ModelSizeHuggingFace
Parakeet-EOU-120M (CoreML INT8)~120 MBaufklarer/Parakeet-EOU-120M-CoreML-INT8

Performance

MetricValue
Weight memory~120 MB (INT8)
Peak inference memory~200 MB
Chunk latency (M-series)~30 ms compute / 640 ms of audio (RTF ~0.056)
Partial latency end-to-end~340 ms (one chunk)
Commit latency (VAD path)~1 s after speech stops
Compute targetNeural Engine (CoreML)

Quick start — batch transcription

The streaming model also conforms to SpeechRecognitionModel, so it works as a drop-in for any code that takes a generic STT model:

import ParakeetStreamingASR

let model = try await ParakeetStreamingASRModel.fromPretrained()
let text = try model.transcribeAudio(audioSamples, sampleRate: 16000)

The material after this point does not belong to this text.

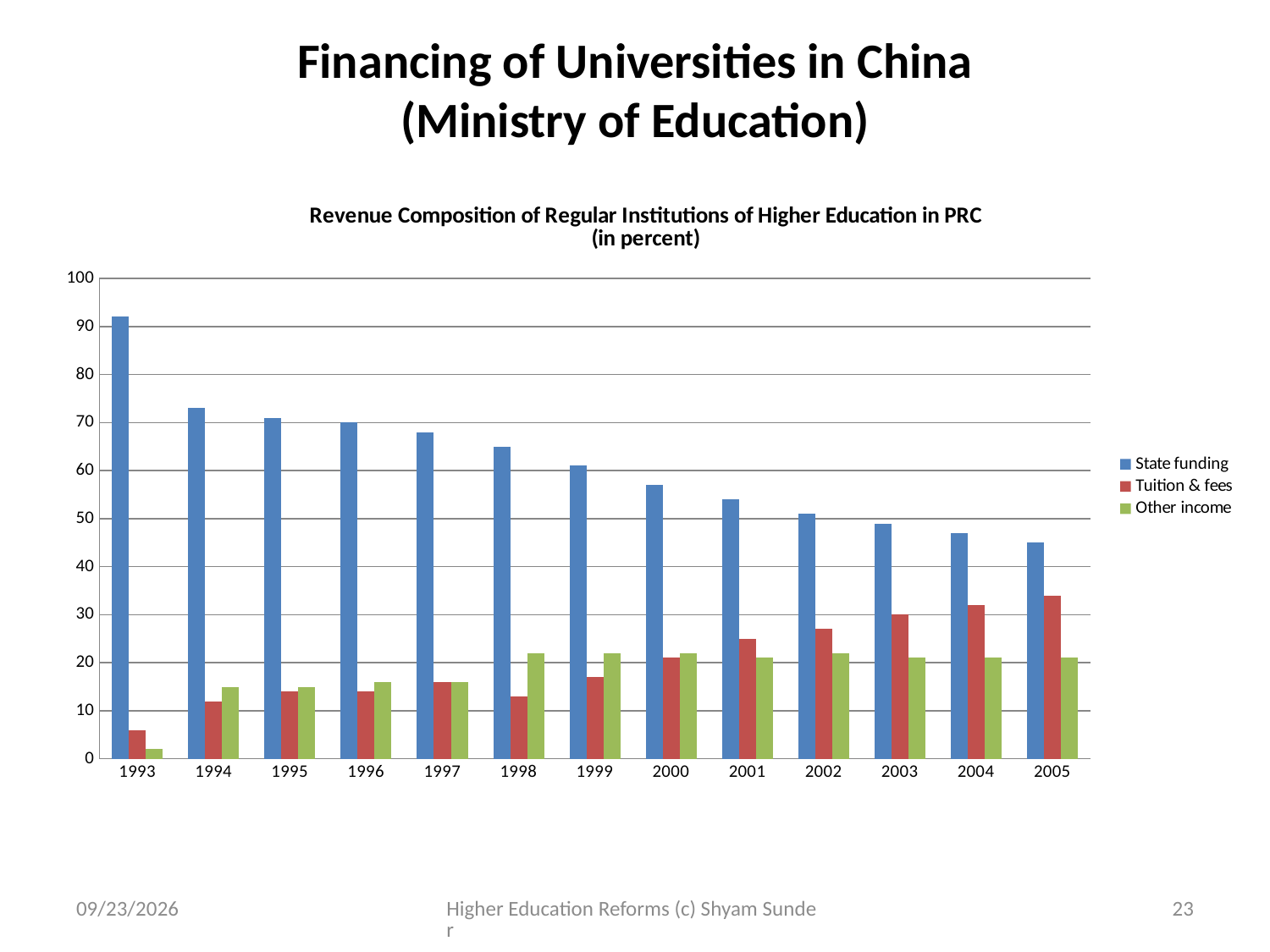
What kind of chart is shown on the slide? Bar chart How many series does the legend list? 3 In which year is Other income lowest? 1993 Is the value for Tuition & fees in 2005 greater or less than 30? greater Is the value for State funding in 2005 greater or less than 50? less How many years are shown on the x axis? 13 Is the value for State funding in 1993 greater or less than 90? greater In 1998, which is larger: Tuition & fees or Other income? Other income In which year is Tuition & fees highest? 2005 In which year is State funding lowest? 2005 Does State funding rise or fall from 1993 to 2005? Fall In which year is State funding highest? 1993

Quick start — async streaming

for await partial in model.transcribeStream(audio: samples, sampleRate: 16000) {
    if partial.isFinal { print("FINAL: \(partial.text)") }
    else               { print("... \(partial.text)") }
}

Each PartialTranscript carries text, isFinal, confidence, eouDetected (joint fired vs force-finalized), and a monotonic segmentIndex.

Long-lived session API (mic input)

For live dictation, create a session once and feed it chunks as they arrive from the mic. The session buffers internally and runs the encoder when enough samples accumulate, so you can push arbitrary chunk sizes:

let session = try model.createSession()

// each mic chunk:
let partials = try session.pushAudio(float32Chunk16kHz)
for p in partials {
    if p.isFinal { commit(p.text) }
    else          { showPartial(p.text) }
}

// when the stream ends:
let trailing = try session.finalize()

VAD force-finalize pattern

When a Silero VAD is already running in your pipeline, use it to drive a fallback commit so background noise can't stall the EOU debounce timer:

if hasPendingUtterance && !vadSpeechActive && vadSilentChunks >= 30 {
    // ~960 ms of sustained silence per Silero
    if let forced = session.forceEndOfUtterance() {
        commit(forced.text)
    }
    hasPendingUtterance = false
}

// guardrail: don't double-commit if joint already fired EOU
if partials.contains(where: { $0.isFinal }) {
    hasPendingUtterance = false
}

DictateDemo — macOS menu-bar reference app

DictateDemo is a complete macOS menu-bar agent built on top of the streaming session. It runs as a background app, transcribes from the mic with live partials, auto-commits utterances on EOU or VAD silence, and pastes results into the frontmost app.

cd Examples/DictateDemo
swift build
.build/debug/DictateDemo

The full implementation lives in Examples/DictateDemo/DictateDemo/DictateViewModel.swift: an off-main audio sink with a lock-protected buffer, a 300 ms timer tick that drains it, Silero VAD with leftover-sample carry-over, and a guarded force-finalize. The matching regression tests in Examples/DictateDemo/Tests/DictateDemoTests.swift cover multi-utterance, stuck-EOU, and noisy-silence scenarios.

Streaming vs batch Parakeet

Parakeet-EOU-120M (streaming)Parakeet TDT 0.6B (batch)
Use caseLive dictation, real-time captioningFile transcription, offline jobs
DecoderRNN-T + EOU headToken-and-Duration Transducer
Chunk size640 ms streamingWhole-file batch
Weight memory~120 MB500 MB
Throughput~18x real-time~32x real-time
Latency~340 ms partialsEnd-of-file only
Pick the streaming model when…

…you need partials before the user finishes speaking. For batch transcription of audio files, the larger Parakeet TDT 0.6B is faster end-to-end and more accurate. The two models share the same SentencePiece vocabulary, so you can swap between them without changing tokenization.